Potential General Model of Computation with Physics?

Question

I posted a question about a month back regarding the significance of Turing machines (relative to other models of computation). In that post, I mentioned vaguely some conversion between an input string and a physical system as a model of computation. (I just got my BS in CS, so it's likely I have no idea what I'm talking about.)

Would the following be a valid, or at least meaningful, general model of computation:

Let $ f: Z \mapsto Z$ be a function. Then, $f$ is computable iff for all integers $a$, there exists a bijection $P$ from the integers to formal physical systems (Classical mechanics?), such that when $P(a)$ is "set into motion", it reaches and equilibrium or static state $s$ where $P^{-1}(s) = f(a)$.

If this makes sense, please let me know.

Answer 1

It would be meaningful, if you properly defined "formal physical system", "set in motion", and so on, in a mathematical way. Pretty much anything can be made meaningful in mathematics (which is what this sort of theoretical computer science really is).

The question is, is it useful?

It would seem that the functions computable by Turing machines are a subset of this new class, since you can make a Turing-complete physical computer with enough rolling marbles. (Or, if you allow transistors in your "formal physical systems", I could just use "my laptop at the moment when I run this Python code" as the system.)

Then, are there things your physical systems can do that Turing machines can't?
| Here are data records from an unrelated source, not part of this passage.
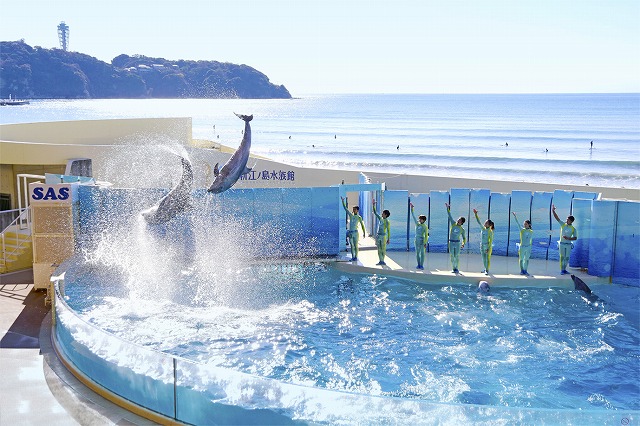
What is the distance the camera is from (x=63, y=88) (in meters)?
144

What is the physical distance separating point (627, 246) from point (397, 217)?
5304 mm

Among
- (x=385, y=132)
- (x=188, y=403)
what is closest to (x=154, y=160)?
(x=188, y=403)

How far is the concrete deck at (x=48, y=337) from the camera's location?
812 cm

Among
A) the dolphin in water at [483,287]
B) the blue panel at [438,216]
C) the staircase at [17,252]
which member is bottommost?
the dolphin in water at [483,287]

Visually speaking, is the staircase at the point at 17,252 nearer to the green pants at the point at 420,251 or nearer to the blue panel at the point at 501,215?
the green pants at the point at 420,251

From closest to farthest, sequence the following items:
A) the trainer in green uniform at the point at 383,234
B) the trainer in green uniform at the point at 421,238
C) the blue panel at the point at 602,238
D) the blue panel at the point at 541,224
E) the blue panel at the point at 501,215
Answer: the blue panel at the point at 602,238 < the trainer in green uniform at the point at 421,238 < the trainer in green uniform at the point at 383,234 < the blue panel at the point at 541,224 < the blue panel at the point at 501,215

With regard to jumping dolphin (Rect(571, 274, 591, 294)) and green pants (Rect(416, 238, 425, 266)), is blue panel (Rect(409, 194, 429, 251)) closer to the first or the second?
green pants (Rect(416, 238, 425, 266))

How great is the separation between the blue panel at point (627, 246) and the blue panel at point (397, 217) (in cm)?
488

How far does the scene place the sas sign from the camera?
13.3m

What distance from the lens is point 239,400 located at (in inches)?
285

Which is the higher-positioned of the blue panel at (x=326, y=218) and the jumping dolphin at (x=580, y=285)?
the blue panel at (x=326, y=218)

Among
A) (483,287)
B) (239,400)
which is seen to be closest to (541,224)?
(483,287)

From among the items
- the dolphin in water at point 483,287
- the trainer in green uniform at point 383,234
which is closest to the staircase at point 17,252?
the trainer in green uniform at point 383,234

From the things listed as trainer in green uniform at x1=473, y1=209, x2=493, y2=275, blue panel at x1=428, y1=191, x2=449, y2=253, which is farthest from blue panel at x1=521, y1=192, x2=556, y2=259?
blue panel at x1=428, y1=191, x2=449, y2=253
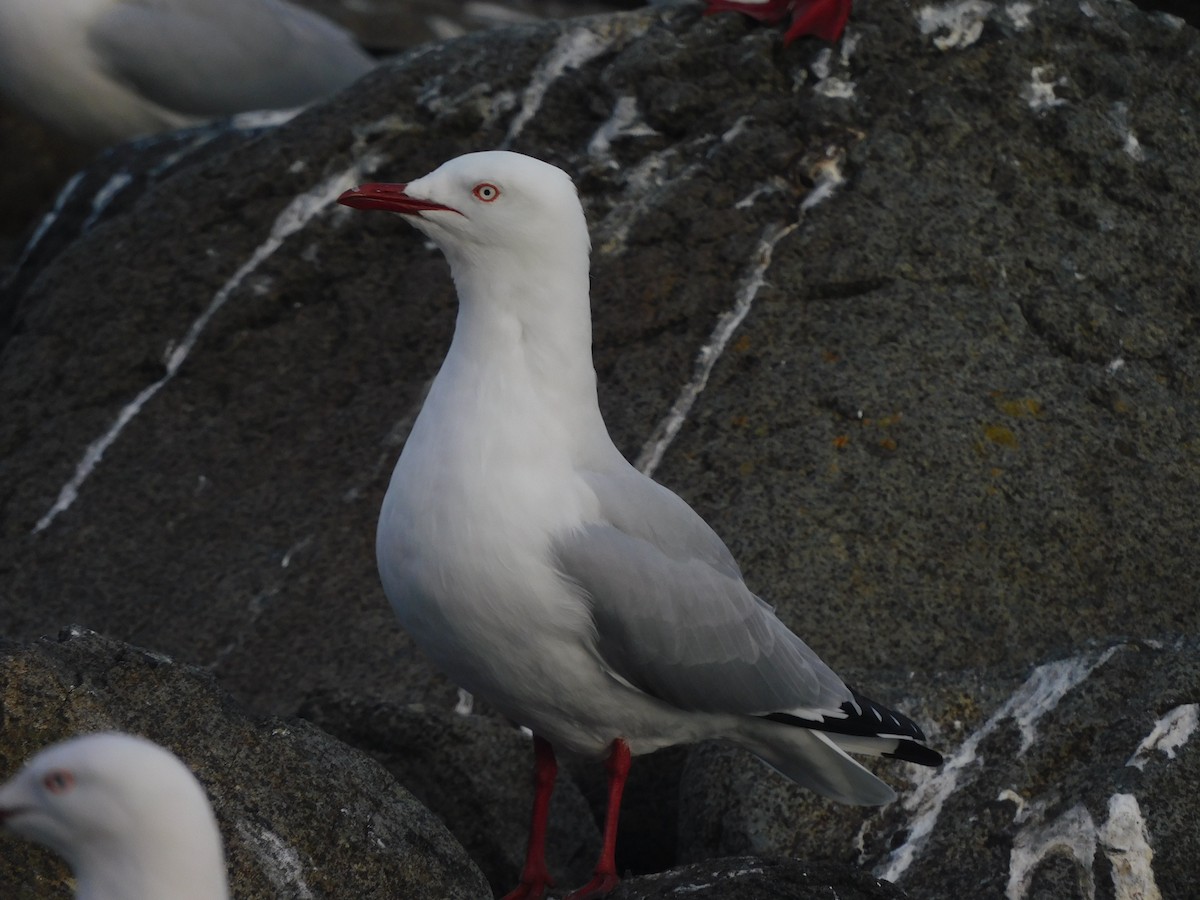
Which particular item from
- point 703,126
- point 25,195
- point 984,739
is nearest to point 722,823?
point 984,739

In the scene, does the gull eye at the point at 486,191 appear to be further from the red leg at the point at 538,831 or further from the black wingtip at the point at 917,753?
the black wingtip at the point at 917,753

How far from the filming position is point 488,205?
13.3 ft

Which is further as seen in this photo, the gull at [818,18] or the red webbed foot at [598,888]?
the gull at [818,18]

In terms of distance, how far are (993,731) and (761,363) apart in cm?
148

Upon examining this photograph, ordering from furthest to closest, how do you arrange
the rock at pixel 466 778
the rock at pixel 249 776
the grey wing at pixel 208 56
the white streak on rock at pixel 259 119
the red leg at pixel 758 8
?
the grey wing at pixel 208 56, the white streak on rock at pixel 259 119, the red leg at pixel 758 8, the rock at pixel 466 778, the rock at pixel 249 776

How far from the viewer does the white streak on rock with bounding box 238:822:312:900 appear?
3.37m

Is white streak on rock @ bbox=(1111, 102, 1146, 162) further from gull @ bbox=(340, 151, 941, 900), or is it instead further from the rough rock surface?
gull @ bbox=(340, 151, 941, 900)

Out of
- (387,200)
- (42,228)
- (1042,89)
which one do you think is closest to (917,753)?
(387,200)

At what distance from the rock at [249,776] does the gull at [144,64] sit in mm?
5680

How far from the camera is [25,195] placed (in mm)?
11586

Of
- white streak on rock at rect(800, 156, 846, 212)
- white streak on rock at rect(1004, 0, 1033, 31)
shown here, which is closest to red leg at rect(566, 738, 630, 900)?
white streak on rock at rect(800, 156, 846, 212)

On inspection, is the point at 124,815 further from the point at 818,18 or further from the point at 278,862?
the point at 818,18

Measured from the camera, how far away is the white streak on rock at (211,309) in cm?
580

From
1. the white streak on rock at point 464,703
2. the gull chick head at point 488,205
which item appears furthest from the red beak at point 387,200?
the white streak on rock at point 464,703
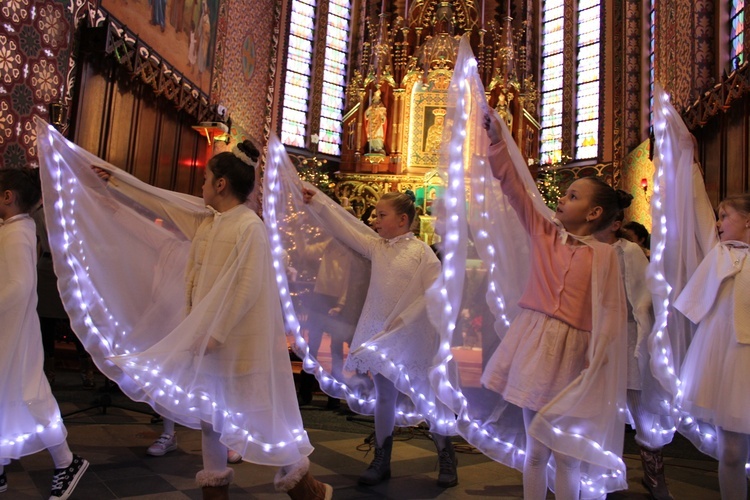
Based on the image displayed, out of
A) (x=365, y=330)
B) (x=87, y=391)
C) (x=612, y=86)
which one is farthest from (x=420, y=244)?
(x=612, y=86)

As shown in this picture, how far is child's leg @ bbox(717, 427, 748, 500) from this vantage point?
252 centimetres

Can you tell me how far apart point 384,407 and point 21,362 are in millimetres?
1701

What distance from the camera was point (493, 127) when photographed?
2580mm

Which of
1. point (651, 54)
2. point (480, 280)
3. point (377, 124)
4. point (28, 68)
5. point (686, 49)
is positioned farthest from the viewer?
point (377, 124)

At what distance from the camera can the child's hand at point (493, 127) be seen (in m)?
2.57

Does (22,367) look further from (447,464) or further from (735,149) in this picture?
(735,149)

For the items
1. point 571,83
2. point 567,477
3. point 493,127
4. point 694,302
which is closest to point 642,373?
point 694,302

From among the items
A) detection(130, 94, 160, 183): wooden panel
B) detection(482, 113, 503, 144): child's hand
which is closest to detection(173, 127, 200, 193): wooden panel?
detection(130, 94, 160, 183): wooden panel

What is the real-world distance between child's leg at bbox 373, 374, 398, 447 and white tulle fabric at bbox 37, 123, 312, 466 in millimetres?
861

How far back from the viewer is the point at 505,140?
260cm

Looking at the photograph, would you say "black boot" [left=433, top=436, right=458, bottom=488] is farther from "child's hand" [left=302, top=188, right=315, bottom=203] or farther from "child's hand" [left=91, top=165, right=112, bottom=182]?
"child's hand" [left=91, top=165, right=112, bottom=182]

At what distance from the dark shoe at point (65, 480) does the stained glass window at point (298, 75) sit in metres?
12.0

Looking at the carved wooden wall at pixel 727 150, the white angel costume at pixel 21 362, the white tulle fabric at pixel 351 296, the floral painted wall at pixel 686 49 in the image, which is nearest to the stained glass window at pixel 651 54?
the floral painted wall at pixel 686 49

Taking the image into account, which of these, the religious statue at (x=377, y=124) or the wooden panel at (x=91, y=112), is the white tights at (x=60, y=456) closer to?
the wooden panel at (x=91, y=112)
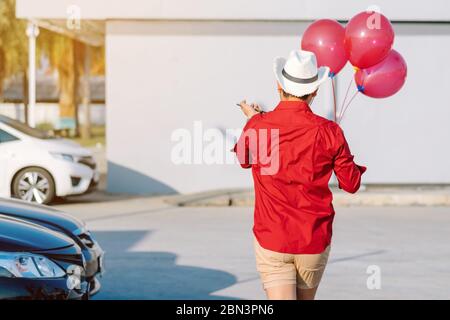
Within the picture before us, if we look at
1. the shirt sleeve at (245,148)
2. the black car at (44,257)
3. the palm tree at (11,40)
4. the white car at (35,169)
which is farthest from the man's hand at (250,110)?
the palm tree at (11,40)

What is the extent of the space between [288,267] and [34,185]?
1178cm

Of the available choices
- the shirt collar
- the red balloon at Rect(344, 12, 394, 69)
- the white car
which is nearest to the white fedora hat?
the shirt collar

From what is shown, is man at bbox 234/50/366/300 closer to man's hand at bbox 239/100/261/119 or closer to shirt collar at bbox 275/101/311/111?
shirt collar at bbox 275/101/311/111

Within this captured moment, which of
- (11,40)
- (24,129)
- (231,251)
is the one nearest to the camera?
(231,251)

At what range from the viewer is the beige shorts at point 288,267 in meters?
5.05

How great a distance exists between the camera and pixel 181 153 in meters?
20.1

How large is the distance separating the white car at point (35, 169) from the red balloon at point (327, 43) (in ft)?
26.2

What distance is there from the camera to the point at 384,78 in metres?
8.34

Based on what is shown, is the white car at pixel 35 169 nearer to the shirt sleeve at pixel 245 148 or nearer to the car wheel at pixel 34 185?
the car wheel at pixel 34 185

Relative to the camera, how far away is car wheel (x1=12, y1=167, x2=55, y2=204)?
1631 cm

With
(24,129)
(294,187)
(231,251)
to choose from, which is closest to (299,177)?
(294,187)

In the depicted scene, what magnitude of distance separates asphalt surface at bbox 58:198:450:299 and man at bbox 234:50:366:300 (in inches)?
148

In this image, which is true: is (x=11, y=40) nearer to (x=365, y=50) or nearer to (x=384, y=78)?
(x=365, y=50)

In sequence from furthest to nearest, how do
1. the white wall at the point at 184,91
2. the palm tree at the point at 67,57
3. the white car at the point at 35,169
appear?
the palm tree at the point at 67,57 → the white wall at the point at 184,91 → the white car at the point at 35,169
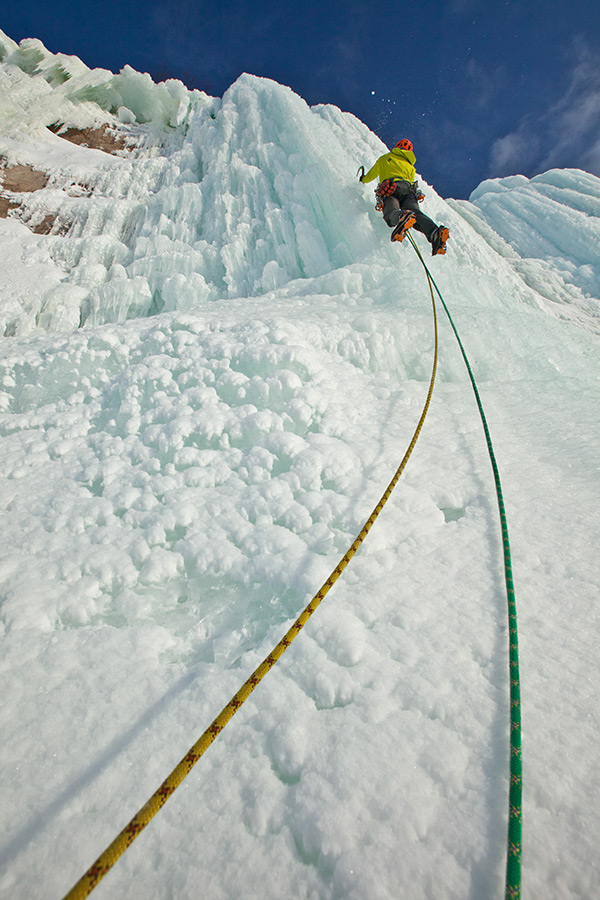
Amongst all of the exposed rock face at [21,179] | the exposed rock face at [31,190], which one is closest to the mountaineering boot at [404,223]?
the exposed rock face at [31,190]

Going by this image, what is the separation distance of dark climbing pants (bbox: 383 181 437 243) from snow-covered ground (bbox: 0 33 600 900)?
1.51 feet

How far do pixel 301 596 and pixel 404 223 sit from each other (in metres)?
5.03

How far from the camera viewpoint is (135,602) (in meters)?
1.86

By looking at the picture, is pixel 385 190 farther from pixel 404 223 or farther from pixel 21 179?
pixel 21 179

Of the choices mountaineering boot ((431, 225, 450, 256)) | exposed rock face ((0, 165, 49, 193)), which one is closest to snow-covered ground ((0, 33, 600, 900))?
mountaineering boot ((431, 225, 450, 256))

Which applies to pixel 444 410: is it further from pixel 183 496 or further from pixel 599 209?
pixel 599 209

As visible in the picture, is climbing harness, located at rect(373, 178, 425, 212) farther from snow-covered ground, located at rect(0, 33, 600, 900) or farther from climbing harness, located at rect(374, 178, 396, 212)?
snow-covered ground, located at rect(0, 33, 600, 900)

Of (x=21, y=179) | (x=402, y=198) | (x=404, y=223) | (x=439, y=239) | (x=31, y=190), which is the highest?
(x=21, y=179)

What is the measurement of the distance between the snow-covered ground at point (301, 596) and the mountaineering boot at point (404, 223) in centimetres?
42

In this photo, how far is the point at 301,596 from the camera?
1.79 metres

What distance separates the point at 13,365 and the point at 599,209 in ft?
49.4

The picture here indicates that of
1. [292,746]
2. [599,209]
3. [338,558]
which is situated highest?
[599,209]

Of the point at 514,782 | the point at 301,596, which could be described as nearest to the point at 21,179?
the point at 301,596

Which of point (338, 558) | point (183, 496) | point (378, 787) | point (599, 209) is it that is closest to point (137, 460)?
point (183, 496)
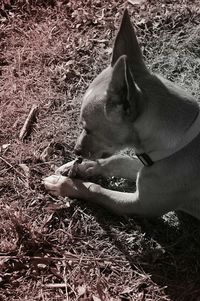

Given that a Turing machine can simulate classical mechanics to arbitrary precision, given enough time and memory, I'm inclined to say no.

Finally, are your physical systems easier to work with mathematically? The answer seems like a pretty solid "no", given how much calculus is involved in classical mechanics, compared to the simple state-machine-plus-memory of a Turing machine.

So while you could in theory use physical systems to define computability, there doesn't seem to be an advantage to doing it this way.